The next day we were confronted by the sure signs of another storm. We had no choice but to retreat to the safety of our snow cave on the Bulge.
The Summit. On May 8 at 2:30 A.M., we set out once again, determined to reach the summit on this try. We had rested up and crudely mended our broken gear during two days of storm. The ice gully, such a sinister place just three days before, was tranquil, the climbing as enjoyable as a frozen Colorado waterfall. By two P.M. we had reached our previous high point, the end of the gully, the start of the upper rock band.
Chas, an engineer by profession, rigged a tension traverse right to gain the ice band cutting across the face. I followed and with a sense of heady glee, pulled the ropes and committed us to the summit.
We bivouacked at 12:30 A.M., exhausted after 22 hours of climbing. Our platform, hacked out of névé on a 55° slope, gave use a sense of what we had climbed with 6000-feet of exposure plunging down to the glacier. Above us lay the summit cornices, below us the rock band which we had finally turned that day, the last obstacle to bar us from the summit. We dozed confident of the weather, confident we could complete the route.
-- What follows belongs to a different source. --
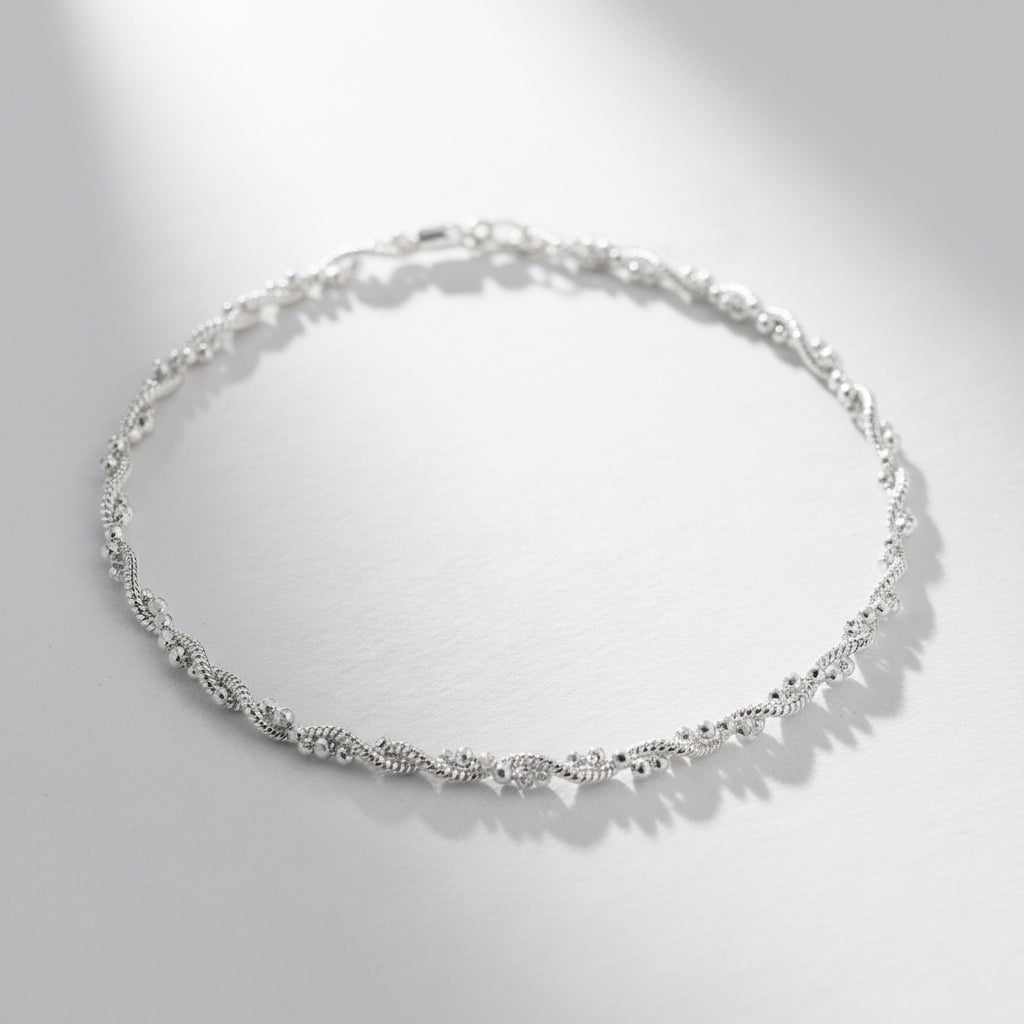 Pulsera Celestial Plata Enlazada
At 3:30 P.M. on May 9 we stood briefly on the top of Mount Deborah. Our urge to climb the north face was replaced by an even stronger urge to get off the mountain, down to a less hostile world where life was accepted. Our drive was intensified when, to our total astonishment, we spotted climbers descending the northwest ridge-Yanert Glacier route. We greedily anticipated the hot food and drinks they might offer us when our routes joined on the Yanert Glacier.
The following day we were doing just that. And as we indulged ourselves in a day of gluttony, we could look up at our tracks on the descent route, the Becky-Harrer-Meybohm route. The gigantic cornices and mushrooms that we had threaded the day before were insignficant in the distance. But the north face, invisible on the other side of the mountain, was burned into my memory, the details living large.
Summary of Statistics:
Area: Eastern Alaska Range.
New Route: Mount Deborah, 12,339 feet, via North Face, summit reached on May 8, 1977, descent via Beckey-Harrer-Meybohm (first-ascent) route (Gowans, Macquarrie).
Personnel: David Davis, Dakers Gowans, Charles Macquarrie, Eric Reynolds.